Items from a data source:

━━━━━━

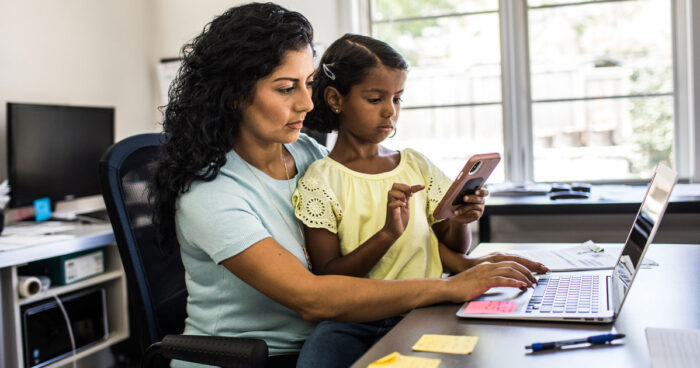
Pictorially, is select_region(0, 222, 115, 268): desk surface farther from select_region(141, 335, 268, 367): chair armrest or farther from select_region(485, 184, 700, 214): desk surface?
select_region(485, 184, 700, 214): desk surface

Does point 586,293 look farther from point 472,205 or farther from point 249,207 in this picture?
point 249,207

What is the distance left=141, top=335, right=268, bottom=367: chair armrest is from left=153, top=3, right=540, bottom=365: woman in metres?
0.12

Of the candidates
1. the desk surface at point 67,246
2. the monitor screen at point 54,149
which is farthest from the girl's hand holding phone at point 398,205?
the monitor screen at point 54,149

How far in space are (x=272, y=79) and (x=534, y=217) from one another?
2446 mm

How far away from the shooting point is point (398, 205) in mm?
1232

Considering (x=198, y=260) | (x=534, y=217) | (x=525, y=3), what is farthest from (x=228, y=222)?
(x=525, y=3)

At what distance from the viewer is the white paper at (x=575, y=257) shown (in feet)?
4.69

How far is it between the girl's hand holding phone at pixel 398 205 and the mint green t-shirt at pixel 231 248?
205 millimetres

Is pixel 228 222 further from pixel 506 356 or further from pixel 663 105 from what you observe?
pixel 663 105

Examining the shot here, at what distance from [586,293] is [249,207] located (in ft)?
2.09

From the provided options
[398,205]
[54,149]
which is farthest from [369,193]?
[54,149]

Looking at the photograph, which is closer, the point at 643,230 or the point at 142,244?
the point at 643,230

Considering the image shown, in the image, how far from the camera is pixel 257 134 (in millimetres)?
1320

━━━━━━

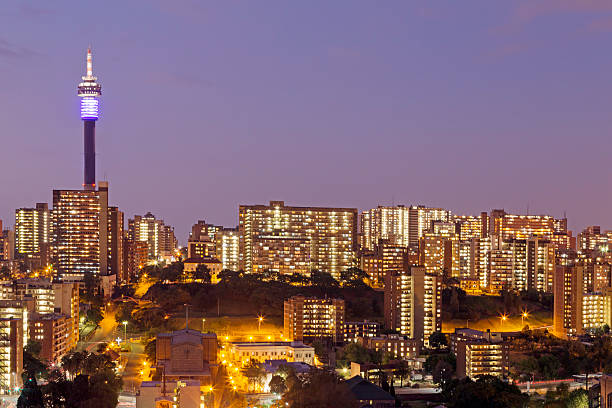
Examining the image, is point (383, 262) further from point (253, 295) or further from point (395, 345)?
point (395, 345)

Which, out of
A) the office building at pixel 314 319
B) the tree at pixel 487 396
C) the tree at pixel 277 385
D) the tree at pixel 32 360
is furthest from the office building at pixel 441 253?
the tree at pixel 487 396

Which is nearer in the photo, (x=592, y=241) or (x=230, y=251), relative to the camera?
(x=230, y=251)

━━━━━━

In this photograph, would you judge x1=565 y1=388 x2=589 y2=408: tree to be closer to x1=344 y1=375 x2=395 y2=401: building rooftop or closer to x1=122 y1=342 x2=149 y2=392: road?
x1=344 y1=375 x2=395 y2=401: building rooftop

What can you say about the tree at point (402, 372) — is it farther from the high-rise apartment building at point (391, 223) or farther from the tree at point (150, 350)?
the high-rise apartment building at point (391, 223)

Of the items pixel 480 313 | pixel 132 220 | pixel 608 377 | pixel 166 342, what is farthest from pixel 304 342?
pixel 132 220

━━━━━━

Job: Filter the lines above, keeping every line that contains the string "hand". Case matters.

Response to the exercise:
which is farthest from the girl's hand holding phone at point 398,205?
How far is it between the girl's hand holding phone at pixel 398 205 and the mint green t-shirt at pixel 231 248?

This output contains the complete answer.